Text segment

++++++++++++++++++++

- Date: March 6, 1993
- Location: The Beverly Hilton, Los Angeles, California New York City
- Country: United States
- Presented by: Directors Guild of America
- Hosted by: Carl Reiner (Los Angeles) Jerry Orbach (New York)

Highlights
- Best Director Feature Film:: Unforgiven – Clint Eastwood
- Best Director Documentary:: Brother's Keeper – Joe Berlinger and Bruce Sinofsky
- Website: https://www.dga.org/Awards/History/1990s/1992.aspx?value=1992

= 45th Directors Guild of America Awards =

The 45th Directors Guild of America Awards, honoring the outstanding directorial achievements in films, documentary and television in 1992, were presented on March 6, 1993 at the Beverly Hilton and in New York. The ceremony in Beverly Hills was hosted by Carl Reiner and the ceremony in New York was hosted by Jerry Orbach. The feature film nominees were announced on January 25, 1993 and the other nominations were announced starting on February 22, 1993. Prior to the nominations announcement, finalists were announced for the television categories.

++++++++++++++++++++

Supplied entries
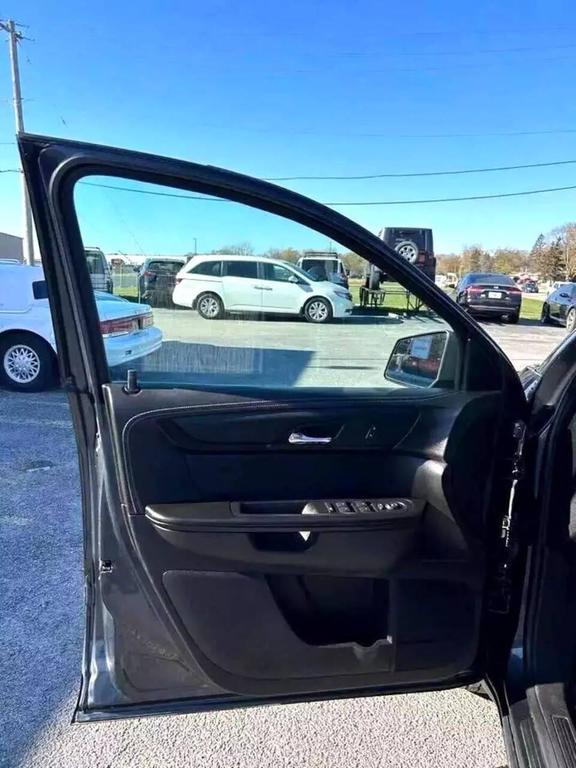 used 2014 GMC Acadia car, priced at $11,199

++++++++++++++++++++

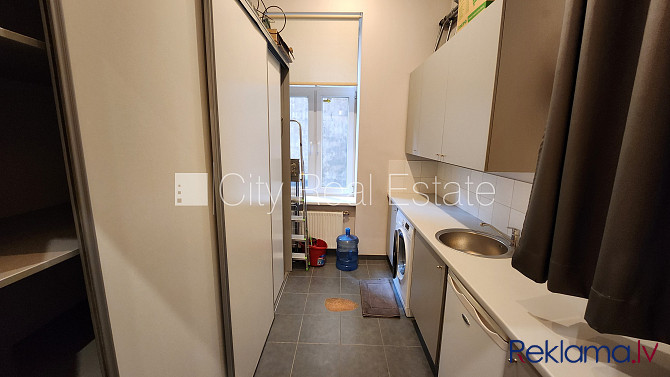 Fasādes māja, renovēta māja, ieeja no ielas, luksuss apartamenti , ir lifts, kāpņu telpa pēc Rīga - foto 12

++++++++++++++++++++

Translate this sentence from the text on the 45th Directors Guild of America Awards into Spanish: "The ceremony in Beverly Hills was hosted by Carl Reiner and the ceremony in New York was hosted by Jerry Orbach."

La ceremonia en Beverly Hills fue presentada por Carl Reiner y la ceremonia en Nueva York fue presentada por Jerry Orbach.